This article presents how to get started with the Okta System Log. The System Log contains details of all logged events for an organization, including user authentication, password resets, rate limit errors, user lifecycle information, and any other activity that takes place within the Okta Organization.
The System Log should be the first stop for troubleshooting any Okta issue or learning more about an environment.
- Monitoring and Reports
- System Log
This knowledge article covers the following topics:
- How to Find the Okta System Log
- Basic functions of the System Log
- Basic Search
- Advanced Search
- Tips & Tricks
- Save Searches
Follow the steps or video below.
Finding the Okta System Log
- Navigate to the Okta Admin Console.
- In the Admin Console, go to Reports > System Log.
Basic functions of the System Log
There are three ways that Admins can view and monitor various events in an organization:
The events table lists all events and includes information about time, actor, target, and more.
Using the events table, Admins can:
-
- View more data about an event by clicking the right arrow on the corresponding row.
- Filter events by time, event info, actor, or targets in the table by clicking the column header.
- Download the entire table by clicking the Download CSV file link.
- Toggle between the table view and a geolocation view, which displays events on a map.
Admins can filter events by various parameters and operators in the System Log. By default, the filters display all events for the last seven days.
Basic Search
-
Specify a time range using the From, To, and Time Zone fields.
- NOTE: Events are retained by Okta for 90 days. Specifying a longer range will result in an error.
-
Enter a string to search all events.
-
Press the Enter key or click the Search icon.

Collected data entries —
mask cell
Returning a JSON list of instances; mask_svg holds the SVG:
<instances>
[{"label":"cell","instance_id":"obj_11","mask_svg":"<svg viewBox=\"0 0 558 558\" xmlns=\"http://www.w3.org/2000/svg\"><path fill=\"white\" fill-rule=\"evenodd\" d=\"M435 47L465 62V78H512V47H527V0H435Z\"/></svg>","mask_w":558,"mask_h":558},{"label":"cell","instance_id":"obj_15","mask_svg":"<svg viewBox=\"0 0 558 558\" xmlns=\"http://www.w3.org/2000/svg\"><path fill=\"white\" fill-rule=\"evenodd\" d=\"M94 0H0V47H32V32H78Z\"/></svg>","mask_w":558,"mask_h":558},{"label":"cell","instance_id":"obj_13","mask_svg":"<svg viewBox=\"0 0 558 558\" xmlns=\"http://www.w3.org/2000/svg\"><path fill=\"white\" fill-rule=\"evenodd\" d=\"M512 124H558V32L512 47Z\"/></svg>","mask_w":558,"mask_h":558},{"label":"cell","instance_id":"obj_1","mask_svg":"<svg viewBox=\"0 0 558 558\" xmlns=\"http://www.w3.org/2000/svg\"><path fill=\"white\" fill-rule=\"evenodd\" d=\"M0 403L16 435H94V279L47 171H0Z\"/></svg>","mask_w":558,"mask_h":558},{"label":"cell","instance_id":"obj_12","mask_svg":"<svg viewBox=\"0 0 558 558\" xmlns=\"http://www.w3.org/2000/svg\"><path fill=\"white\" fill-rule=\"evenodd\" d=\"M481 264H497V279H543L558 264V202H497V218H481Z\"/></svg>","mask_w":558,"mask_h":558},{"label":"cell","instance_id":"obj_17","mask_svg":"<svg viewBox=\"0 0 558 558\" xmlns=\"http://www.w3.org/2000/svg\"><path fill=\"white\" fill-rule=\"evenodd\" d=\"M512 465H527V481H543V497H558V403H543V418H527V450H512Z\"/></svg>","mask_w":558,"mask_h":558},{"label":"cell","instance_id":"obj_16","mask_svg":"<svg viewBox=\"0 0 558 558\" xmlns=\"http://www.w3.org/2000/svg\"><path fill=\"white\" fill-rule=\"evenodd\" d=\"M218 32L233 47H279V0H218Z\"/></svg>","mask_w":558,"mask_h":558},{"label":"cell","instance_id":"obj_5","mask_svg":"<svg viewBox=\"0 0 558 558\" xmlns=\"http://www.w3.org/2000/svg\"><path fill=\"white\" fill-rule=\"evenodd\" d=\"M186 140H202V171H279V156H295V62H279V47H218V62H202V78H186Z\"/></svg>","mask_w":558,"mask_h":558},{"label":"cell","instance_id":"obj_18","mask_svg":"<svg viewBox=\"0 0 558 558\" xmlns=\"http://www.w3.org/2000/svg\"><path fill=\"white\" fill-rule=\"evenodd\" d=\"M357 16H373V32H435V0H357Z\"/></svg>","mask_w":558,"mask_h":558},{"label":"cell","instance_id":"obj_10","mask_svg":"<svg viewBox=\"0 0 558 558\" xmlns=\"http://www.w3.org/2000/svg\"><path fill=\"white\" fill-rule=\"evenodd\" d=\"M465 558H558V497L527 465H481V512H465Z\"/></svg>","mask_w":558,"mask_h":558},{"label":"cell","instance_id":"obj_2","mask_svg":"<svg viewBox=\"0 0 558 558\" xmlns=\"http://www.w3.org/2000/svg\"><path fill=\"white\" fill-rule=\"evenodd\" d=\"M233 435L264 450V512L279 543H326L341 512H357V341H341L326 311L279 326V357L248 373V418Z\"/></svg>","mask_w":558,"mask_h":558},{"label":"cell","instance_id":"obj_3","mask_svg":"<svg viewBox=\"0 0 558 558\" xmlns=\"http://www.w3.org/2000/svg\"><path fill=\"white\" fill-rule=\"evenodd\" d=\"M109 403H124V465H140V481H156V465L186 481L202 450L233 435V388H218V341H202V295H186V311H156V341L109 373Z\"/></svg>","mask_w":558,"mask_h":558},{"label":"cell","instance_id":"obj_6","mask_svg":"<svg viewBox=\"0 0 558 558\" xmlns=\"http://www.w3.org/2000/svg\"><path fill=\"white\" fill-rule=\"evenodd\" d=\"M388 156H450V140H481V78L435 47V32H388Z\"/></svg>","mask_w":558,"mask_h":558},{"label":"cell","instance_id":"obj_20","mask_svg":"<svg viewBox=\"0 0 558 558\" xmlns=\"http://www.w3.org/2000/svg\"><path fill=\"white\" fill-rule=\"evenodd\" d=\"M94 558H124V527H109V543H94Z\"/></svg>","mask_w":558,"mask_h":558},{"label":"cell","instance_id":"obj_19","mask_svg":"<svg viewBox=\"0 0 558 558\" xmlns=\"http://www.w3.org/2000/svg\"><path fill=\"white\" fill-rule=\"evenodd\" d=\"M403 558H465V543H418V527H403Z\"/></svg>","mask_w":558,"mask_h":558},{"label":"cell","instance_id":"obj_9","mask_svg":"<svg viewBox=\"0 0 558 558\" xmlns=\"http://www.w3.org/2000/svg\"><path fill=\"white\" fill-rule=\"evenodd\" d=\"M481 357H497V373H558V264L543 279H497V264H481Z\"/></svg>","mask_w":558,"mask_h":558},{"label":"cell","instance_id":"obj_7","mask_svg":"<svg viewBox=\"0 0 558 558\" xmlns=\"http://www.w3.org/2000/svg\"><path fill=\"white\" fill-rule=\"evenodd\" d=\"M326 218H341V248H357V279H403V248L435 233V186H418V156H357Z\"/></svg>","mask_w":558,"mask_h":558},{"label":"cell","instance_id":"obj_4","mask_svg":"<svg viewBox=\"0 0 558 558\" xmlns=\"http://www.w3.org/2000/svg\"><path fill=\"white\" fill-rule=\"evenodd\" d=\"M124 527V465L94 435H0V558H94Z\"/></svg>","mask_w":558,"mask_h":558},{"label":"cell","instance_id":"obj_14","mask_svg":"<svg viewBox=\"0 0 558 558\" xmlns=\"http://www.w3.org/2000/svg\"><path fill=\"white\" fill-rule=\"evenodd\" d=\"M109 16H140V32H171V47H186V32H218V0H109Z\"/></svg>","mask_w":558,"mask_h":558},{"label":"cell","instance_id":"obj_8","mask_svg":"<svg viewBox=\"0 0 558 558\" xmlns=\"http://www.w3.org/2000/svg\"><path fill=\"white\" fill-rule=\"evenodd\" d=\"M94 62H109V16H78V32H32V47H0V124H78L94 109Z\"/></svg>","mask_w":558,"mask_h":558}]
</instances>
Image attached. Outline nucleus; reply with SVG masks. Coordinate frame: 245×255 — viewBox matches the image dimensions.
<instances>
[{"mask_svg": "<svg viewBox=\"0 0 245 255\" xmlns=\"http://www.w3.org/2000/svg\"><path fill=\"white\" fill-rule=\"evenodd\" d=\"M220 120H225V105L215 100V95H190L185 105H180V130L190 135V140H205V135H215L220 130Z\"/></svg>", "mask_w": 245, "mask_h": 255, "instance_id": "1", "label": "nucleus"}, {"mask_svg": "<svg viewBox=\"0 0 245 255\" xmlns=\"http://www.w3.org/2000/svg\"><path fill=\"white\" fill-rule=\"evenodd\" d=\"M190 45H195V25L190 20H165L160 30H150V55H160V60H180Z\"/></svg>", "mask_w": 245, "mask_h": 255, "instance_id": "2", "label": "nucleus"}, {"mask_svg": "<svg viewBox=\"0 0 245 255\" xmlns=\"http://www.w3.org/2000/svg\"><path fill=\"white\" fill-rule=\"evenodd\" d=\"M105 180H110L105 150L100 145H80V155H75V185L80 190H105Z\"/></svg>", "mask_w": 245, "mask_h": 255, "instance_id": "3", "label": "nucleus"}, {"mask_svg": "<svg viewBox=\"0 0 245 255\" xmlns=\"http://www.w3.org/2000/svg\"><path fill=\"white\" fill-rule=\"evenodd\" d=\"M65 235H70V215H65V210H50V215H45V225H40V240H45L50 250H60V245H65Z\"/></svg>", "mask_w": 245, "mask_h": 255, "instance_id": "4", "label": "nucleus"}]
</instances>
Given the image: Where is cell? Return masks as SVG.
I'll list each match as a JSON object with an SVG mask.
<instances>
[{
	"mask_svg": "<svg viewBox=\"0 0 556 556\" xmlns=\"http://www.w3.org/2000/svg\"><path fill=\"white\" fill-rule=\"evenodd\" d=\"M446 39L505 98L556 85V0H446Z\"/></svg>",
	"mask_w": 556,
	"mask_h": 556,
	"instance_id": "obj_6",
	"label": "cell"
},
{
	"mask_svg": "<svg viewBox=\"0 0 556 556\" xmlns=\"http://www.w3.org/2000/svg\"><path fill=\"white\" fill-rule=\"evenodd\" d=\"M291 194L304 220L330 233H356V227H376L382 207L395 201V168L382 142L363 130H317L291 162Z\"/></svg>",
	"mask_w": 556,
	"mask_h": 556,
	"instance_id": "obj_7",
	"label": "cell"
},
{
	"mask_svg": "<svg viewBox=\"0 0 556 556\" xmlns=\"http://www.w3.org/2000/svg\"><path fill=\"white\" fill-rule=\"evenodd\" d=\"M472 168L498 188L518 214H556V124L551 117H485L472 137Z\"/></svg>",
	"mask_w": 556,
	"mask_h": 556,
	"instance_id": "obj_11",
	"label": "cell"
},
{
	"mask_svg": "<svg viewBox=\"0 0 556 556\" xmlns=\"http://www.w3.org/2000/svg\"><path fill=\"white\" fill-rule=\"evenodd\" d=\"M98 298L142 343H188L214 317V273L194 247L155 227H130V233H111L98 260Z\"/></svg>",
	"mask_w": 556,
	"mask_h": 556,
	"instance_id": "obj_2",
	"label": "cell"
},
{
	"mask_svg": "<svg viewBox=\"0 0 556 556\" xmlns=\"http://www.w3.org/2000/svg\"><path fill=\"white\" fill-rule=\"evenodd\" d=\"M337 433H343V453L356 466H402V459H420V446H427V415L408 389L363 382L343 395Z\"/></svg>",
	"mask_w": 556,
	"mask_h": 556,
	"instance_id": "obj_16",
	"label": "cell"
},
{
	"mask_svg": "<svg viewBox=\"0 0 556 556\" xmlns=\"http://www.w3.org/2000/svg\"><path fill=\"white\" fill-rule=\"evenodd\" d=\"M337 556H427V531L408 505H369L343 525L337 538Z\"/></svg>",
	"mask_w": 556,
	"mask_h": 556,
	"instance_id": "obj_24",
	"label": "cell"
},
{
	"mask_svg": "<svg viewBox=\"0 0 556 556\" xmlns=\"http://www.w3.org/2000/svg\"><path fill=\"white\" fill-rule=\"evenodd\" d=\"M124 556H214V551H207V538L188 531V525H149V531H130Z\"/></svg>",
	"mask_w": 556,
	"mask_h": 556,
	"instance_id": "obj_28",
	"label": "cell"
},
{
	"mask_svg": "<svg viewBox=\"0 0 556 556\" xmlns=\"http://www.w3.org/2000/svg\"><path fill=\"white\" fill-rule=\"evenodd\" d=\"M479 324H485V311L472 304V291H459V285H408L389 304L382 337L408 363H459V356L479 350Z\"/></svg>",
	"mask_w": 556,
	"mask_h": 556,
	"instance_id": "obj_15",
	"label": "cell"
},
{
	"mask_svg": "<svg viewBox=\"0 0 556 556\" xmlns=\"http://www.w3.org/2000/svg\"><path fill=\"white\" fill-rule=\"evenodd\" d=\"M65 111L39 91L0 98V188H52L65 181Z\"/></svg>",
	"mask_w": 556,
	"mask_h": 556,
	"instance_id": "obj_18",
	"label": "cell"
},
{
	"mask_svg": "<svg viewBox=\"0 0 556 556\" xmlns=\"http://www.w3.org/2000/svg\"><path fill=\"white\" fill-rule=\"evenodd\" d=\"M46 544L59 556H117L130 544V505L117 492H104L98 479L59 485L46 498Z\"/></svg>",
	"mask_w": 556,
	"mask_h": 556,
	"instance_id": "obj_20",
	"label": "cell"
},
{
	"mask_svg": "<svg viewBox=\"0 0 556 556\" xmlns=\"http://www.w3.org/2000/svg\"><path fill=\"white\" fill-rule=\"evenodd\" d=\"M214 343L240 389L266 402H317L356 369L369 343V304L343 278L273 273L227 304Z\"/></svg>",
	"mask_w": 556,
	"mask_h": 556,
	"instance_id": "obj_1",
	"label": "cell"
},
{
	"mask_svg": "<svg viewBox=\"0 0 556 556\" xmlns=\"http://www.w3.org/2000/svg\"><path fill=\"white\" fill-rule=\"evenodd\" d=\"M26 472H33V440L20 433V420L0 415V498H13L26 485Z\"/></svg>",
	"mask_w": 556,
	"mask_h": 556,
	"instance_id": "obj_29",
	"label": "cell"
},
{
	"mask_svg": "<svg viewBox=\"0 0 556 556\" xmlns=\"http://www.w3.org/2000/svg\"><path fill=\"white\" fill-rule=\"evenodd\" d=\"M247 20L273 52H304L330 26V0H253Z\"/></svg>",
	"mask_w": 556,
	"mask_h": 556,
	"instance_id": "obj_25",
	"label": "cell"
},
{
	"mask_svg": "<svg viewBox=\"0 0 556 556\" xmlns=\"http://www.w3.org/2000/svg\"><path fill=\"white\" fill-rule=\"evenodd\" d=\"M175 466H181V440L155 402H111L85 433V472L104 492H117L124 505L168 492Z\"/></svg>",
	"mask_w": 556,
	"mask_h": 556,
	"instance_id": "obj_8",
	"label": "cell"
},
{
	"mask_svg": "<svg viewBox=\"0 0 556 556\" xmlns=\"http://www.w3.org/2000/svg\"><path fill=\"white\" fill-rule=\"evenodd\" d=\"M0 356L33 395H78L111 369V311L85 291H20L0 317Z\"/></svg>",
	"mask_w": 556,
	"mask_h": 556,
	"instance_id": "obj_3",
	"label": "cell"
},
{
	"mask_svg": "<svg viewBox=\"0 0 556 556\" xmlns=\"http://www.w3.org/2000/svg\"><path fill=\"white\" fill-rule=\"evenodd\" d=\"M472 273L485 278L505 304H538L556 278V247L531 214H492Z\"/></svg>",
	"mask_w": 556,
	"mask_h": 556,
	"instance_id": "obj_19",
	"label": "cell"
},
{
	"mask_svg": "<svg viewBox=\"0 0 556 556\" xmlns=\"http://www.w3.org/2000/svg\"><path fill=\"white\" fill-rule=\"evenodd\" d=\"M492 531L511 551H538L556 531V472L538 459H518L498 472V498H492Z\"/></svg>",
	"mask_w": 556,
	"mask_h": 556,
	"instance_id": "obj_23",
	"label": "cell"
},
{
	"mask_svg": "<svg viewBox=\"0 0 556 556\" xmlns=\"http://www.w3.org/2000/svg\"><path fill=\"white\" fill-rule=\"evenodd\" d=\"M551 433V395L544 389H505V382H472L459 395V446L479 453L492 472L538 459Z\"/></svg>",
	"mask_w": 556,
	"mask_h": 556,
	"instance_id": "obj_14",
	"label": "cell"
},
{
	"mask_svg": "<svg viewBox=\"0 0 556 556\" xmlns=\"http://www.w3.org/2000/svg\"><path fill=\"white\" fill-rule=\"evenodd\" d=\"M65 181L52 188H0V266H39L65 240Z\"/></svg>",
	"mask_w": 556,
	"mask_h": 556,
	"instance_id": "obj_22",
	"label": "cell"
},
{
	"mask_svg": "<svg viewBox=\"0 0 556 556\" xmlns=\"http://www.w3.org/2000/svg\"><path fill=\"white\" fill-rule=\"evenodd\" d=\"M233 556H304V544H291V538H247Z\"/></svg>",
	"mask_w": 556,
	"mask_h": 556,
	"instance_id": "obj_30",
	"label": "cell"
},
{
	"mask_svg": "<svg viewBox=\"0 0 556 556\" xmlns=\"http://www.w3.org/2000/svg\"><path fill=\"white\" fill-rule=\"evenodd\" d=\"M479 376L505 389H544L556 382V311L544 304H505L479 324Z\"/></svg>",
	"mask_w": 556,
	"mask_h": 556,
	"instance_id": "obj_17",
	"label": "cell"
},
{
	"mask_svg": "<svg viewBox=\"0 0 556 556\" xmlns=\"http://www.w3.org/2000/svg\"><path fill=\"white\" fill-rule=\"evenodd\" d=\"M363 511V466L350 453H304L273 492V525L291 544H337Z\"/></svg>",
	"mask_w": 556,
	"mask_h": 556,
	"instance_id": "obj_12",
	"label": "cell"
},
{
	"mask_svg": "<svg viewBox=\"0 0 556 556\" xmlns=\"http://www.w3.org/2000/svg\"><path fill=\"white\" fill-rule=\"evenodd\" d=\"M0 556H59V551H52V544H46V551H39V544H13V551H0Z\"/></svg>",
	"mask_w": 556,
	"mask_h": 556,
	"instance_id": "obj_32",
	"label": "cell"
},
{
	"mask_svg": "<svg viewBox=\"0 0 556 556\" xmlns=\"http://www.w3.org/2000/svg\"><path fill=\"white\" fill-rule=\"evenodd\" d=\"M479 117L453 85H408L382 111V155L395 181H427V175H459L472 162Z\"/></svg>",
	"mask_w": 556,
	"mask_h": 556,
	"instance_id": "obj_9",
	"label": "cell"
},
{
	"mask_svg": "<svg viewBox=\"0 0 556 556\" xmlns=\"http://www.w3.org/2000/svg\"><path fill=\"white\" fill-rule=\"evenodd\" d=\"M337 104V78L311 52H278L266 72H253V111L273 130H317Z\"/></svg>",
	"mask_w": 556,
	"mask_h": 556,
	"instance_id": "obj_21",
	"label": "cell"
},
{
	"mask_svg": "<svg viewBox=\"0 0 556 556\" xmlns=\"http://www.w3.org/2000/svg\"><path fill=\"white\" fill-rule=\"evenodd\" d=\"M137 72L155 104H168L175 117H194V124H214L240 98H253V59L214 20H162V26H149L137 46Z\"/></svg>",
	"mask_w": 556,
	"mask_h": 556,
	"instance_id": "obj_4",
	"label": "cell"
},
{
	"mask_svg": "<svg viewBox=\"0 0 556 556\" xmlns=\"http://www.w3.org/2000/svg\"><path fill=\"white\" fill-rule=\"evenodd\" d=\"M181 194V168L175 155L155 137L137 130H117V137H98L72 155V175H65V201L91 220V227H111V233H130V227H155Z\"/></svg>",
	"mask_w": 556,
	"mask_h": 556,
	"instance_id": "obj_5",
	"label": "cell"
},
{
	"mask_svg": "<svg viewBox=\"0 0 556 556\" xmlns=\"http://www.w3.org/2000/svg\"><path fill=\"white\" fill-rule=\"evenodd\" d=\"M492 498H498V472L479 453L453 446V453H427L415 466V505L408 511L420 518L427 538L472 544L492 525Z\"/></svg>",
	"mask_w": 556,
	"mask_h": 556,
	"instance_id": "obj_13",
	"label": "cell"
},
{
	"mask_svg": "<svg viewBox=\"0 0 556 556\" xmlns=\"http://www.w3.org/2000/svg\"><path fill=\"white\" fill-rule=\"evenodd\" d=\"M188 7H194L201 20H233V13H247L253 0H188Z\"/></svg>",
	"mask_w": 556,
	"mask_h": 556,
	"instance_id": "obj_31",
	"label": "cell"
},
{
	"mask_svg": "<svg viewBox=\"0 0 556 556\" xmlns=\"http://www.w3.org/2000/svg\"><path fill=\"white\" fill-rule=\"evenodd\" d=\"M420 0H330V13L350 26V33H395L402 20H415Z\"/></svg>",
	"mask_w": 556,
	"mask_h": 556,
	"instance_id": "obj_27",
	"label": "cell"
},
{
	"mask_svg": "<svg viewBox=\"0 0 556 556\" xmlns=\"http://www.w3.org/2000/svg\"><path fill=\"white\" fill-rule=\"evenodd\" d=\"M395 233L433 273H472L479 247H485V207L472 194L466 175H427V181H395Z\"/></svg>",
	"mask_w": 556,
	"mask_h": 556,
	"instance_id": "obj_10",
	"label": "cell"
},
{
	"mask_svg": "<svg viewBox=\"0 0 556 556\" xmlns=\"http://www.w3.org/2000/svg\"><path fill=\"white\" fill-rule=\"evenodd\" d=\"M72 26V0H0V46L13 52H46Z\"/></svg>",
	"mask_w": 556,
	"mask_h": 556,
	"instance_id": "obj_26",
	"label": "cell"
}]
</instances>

PROBLEMS AND TASKS —
1) Rewrite the paragraph of the Okta System Log guide that begins "This article presents how to get started" as a brief bulleted list that keeps its main facts.
2) Carry the Okta System Log guide forward, starting after its last sentence, "Press the Enter key or click the Search icon."
The data entries have no role in this work.

TASK RESULTS —
1)
- The article explains how to get started with the Okta System Log.
- The System Log records details of every logged event for an organization.
- These events include user authentication, password resets, rate limit errors, user lifecycle information, and any other activity in the Okta Organization.

2)
The following table lists some commonly used custom queries:
| Use case | Query |
|---|---|
| Password resets for users | eventType eq "user.account.reset_password" |
| Find Rate Limit errors | displayMessage eq "Rate limit violation" |
| Application Assignment | application.user_membership.add |
| Application Access | eventType eq "user.authentication.sso" |
| User Creation | user.lifecycle.create |
| User Locked Out | user.account.lock |
| Self Service Unlock | self_service.account_unlock |
|
Sign-in Success |
user.authentication.sso |
|
Suspicious Activity |
outcome.reason eq "Authentication failed: bad username or password" |
Advanced Search
-
Click Advanced Filters.
-
Enter the selection criteria.
-
Click Apply Filter.
See Operators for more details about the operators.
Tips & Tricks
While viewing System Log events, Super Admins or Org Admins may want to view all events by a specific IP address.
- In the Events table, click the right arrow for the event to view the actor, client, event, request, and target info about that event.
- Expand one of the following:
- Client
- Request > IPChain
- Hover over the IP address to display the Filter icon.
- Click the Filter icon to sort the event list.
- To clear any custom filters and return to the default filters, click Reset Filters.
Admins can also click on hyperlinked values in other fields in the System log to filter by those values.
Save Searches
With saved searches, Admins can reuse them, modify them, or delete them.
- After performing a System Log search, click Save.
- Enter a name for the customized search.
- Click Save as new. The customized search appears on the Reports page.